WHAT TO WORK ON
Copy every line below precisely, leaving nothing out.

::::::

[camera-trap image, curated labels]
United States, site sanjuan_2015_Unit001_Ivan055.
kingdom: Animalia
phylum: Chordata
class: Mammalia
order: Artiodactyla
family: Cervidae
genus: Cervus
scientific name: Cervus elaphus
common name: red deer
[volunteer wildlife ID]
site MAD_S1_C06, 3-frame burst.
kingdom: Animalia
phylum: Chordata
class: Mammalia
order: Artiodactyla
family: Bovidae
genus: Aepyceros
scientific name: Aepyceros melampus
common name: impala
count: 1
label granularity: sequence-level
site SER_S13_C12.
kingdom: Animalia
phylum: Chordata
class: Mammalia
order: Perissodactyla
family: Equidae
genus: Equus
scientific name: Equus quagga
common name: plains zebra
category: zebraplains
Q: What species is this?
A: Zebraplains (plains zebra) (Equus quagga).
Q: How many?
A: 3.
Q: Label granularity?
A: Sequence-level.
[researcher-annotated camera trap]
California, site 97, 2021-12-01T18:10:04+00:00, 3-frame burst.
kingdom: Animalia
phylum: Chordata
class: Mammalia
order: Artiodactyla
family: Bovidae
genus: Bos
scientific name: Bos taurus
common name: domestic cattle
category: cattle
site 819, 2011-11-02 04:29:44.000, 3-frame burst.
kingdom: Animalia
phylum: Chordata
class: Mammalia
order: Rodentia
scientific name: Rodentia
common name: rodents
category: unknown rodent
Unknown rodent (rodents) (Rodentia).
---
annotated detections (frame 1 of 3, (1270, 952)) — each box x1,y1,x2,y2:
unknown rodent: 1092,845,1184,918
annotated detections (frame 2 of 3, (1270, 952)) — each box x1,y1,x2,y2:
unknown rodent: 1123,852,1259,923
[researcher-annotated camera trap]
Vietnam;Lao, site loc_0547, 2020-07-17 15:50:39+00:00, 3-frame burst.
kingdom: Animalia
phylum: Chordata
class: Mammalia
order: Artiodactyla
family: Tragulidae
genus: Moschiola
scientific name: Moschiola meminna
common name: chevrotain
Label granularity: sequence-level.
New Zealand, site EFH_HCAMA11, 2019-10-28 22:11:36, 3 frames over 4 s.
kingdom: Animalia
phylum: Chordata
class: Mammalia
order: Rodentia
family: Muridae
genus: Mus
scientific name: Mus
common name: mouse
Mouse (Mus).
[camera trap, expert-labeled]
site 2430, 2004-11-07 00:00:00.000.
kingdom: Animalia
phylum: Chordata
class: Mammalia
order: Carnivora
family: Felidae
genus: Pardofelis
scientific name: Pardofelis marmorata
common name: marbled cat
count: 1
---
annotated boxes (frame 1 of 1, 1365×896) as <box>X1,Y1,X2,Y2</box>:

::::::

FINISHED EXERCISE
[camera-trap image, curated labels]
United States, site sanjuan_2015_Unit001_Ivan055.
kingdom: Animalia
phylum: Chordata
class: Mammalia
order: Artiodactyla
family: Cervidae
genus: Cervus
scientific name: Cervus elaphus
common name: red deer
[volunteer wildlife ID]
site MAD_S1_C06, 3-frame burst.
kingdom: Animalia
phylum: Chordata
class: Mammalia
order: Artiodactyla
family: Bovidae
genus: Aepyceros
scientific name: Aepyceros melampus
common name: impala
count: 1
label granularity: sequence-level
site SER_S13_C12.
kingdom: Animalia
phylum: Chordata
class: Mammalia
order: Perissodactyla
family: Equidae
genus: Equus
scientific name: Equus quagga
common name: plains zebra
category: zebraplains
Q: What species is this?
A: Zebraplains (plains zebra) (Equus quagga).
Q: How many?
A: 3.
Q: Label granularity?
A: Sequence-level.
[researcher-annotated camera trap]
California, site 97, 2021-12-01T18:10:04+00:00, 3-frame burst.
kingdom: Animalia
phylum: Chordata
class: Mammalia
order: Artiodactyla
family: Bovidae
genus: Bos
scientific name: Bos taurus
common name: domestic cattle
category: cattle
site 819, 2011-11-02 04:29:44.000, 3-frame burst.
kingdom: Animalia
phylum: Chordata
class: Mammalia
order: Rodentia
scientific name: Rodentia
common name: rodents
category: unknown rodent
Unknown rodent (rodents) (Rodentia).
---
annotated detections (frame 1 of 3, (1270, 952)) — each box x1,y1,x2,y2:
unknown rodent: 1092,845,1184,918
annotated detections (frame 2 of 3, (1270, 952)) — each box x1,y1,x2,y2:
unknown rodent: 1123,852,1259,923
[researcher-annotated camera trap]
Vietnam;Lao, site loc_0547, 2020-07-17 15:50:39+00:00, 3-frame burst.
kingdom: Animalia
phylum: Chordata
class: Mammalia
order: Artiodactyla
family: Tragulidae
genus: Moschiola
scientific name: Moschiola meminna
common name: chevrotain
Label granularity: sequence-level.
New Zealand, site EFH_HCAMA11, 2019-10-28 22:11:36, 3 frames over 4 s.
kingdom: Animalia
phylum: Chordata
class: Mammalia
order: Rodentia
family: Muridae
genus: Mus
scientific name: Mus
common name: mouse
Mouse (Mus).
[camera trap, expert-labeled]
site 2430, 2004-11-07 00:00:00.000.
kingdom: Animalia
phylum: Chordata
class: Mammalia
order: Carnivora
family: Felidae
genus: Pardofelis
scientific name: Pardofelis marmorata
common name: marbled cat
count: 1
---
annotated boxes (frame 1 of 1, 1365×896) as <box>X1,Y1,X2,Y2</box>:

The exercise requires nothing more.